Task inputs>
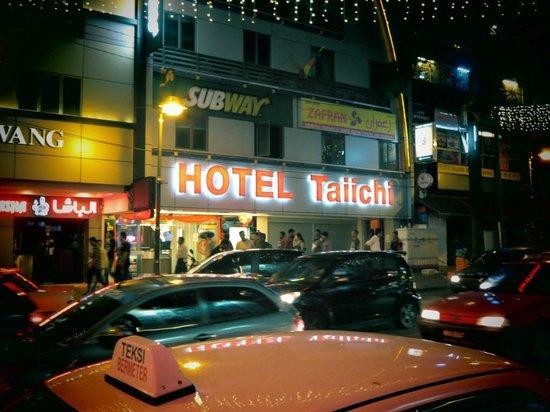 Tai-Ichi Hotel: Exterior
...
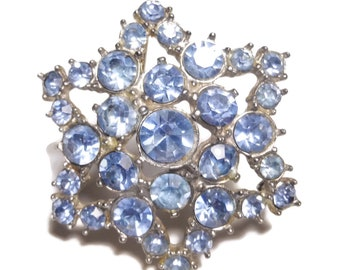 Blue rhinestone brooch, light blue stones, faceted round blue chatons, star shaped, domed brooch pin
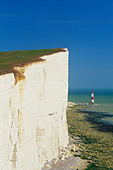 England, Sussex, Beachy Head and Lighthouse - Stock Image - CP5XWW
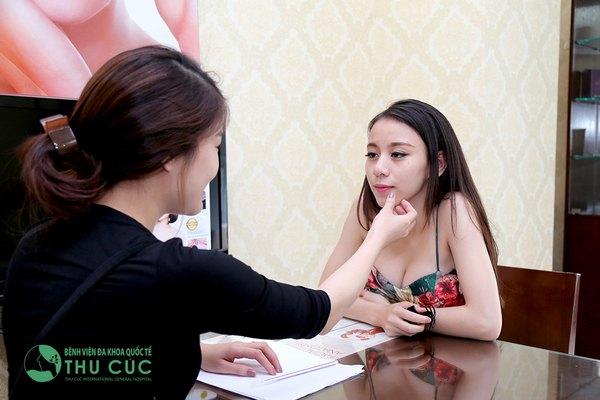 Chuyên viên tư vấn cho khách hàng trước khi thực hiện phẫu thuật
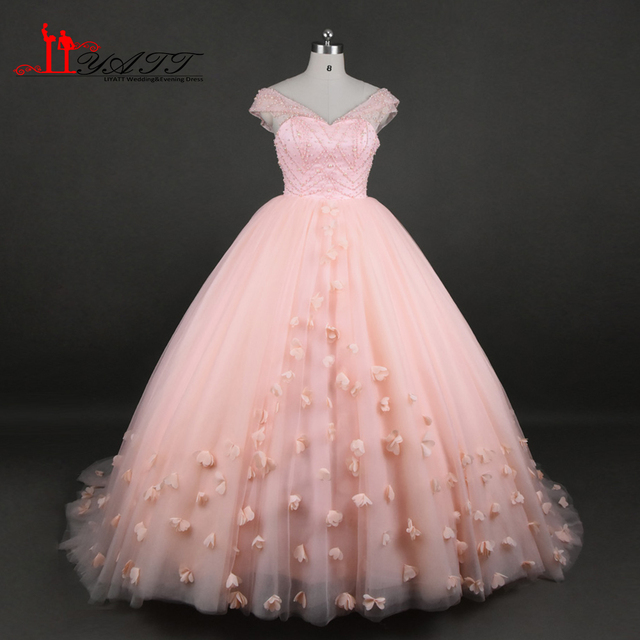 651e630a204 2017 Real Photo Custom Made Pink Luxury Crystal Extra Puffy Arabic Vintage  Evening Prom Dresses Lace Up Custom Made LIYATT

What the task requires>
Starting at the line that contains "Chuyên viên tư" and ending at the line that contains "651e630a204 2017 Real", transcribe the material above exactly, excluding pictures.

Expected output>
 Chuyên viên tư vấn cho khách hàng trước khi thực hiện phẫu thuật
 651e630a204 2017 Real Photo Custom Made Pink Luxury Crystal Extra Puffy Arabic Vintage  Evening Prom Dresses Lace Up Custom Made LIYATT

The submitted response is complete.